- Brief -
Echo the part of the items below that opens with the line containing "As we observe" and runs through the end of the items, copying both ends and everything between word for word. Leave the pictures out of your answer.

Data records
------

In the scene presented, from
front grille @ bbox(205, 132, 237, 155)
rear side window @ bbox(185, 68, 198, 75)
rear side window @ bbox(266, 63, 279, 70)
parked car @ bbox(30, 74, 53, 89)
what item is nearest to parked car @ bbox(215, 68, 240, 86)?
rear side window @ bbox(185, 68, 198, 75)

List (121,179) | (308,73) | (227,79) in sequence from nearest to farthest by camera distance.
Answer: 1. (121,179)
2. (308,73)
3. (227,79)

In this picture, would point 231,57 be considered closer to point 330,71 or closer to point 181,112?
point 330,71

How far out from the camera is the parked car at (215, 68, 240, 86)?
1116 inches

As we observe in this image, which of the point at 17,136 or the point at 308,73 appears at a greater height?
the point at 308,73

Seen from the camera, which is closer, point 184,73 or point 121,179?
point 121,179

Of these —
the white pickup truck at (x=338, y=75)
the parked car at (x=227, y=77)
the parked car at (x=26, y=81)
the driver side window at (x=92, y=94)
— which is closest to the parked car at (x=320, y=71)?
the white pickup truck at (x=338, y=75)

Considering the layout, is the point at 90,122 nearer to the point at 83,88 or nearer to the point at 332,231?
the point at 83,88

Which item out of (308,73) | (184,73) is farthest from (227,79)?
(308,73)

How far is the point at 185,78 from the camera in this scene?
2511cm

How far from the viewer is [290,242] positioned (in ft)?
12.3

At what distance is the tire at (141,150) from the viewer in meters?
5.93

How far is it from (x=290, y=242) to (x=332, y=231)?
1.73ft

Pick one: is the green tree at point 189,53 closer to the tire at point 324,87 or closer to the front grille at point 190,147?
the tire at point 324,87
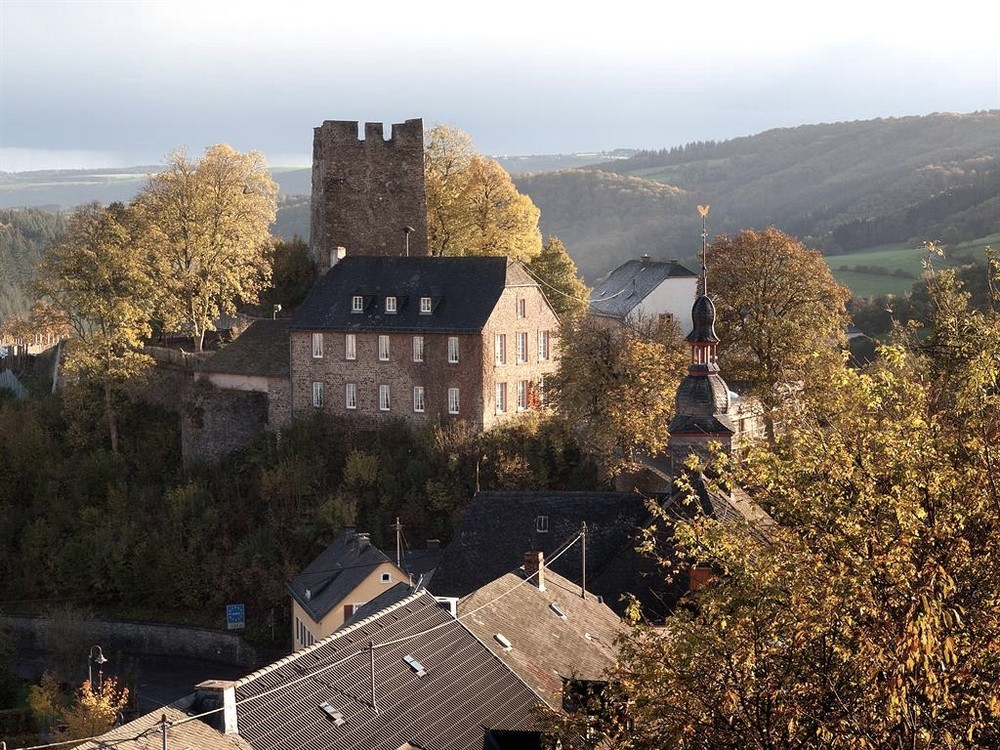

------

- Result for this task -
As we observe in this image, which of the point at 17,136 or the point at 308,73 appears at a greater height?
the point at 308,73

Seen from the camera, which is closer, point 184,73 or point 121,179?
point 121,179

Of these —
the white pickup truck at (x=338, y=75)
the parked car at (x=227, y=77)
the parked car at (x=26, y=81)
the driver side window at (x=92, y=94)
— which is closest to the parked car at (x=320, y=71)?
the white pickup truck at (x=338, y=75)

Considering the layout, is the point at 90,122 nearer to the point at 83,88 or nearer to the point at 332,231?
the point at 83,88

Which item out of (308,73) | (184,73) is farthest from (227,79)?
(308,73)

How far is the point at 185,78 from the camera in this scene?
2511cm

How far from the viewer is [290,242] positioned (in ft)?
12.3

At what distance is the tire at (141,150) from the viewer in meters?
5.93

How far is it from (x=290, y=242) to (x=332, y=231)?
1.73ft

Pick one: is the green tree at point 189,53 closer to the tire at point 324,87 or closer to the front grille at point 190,147?
the tire at point 324,87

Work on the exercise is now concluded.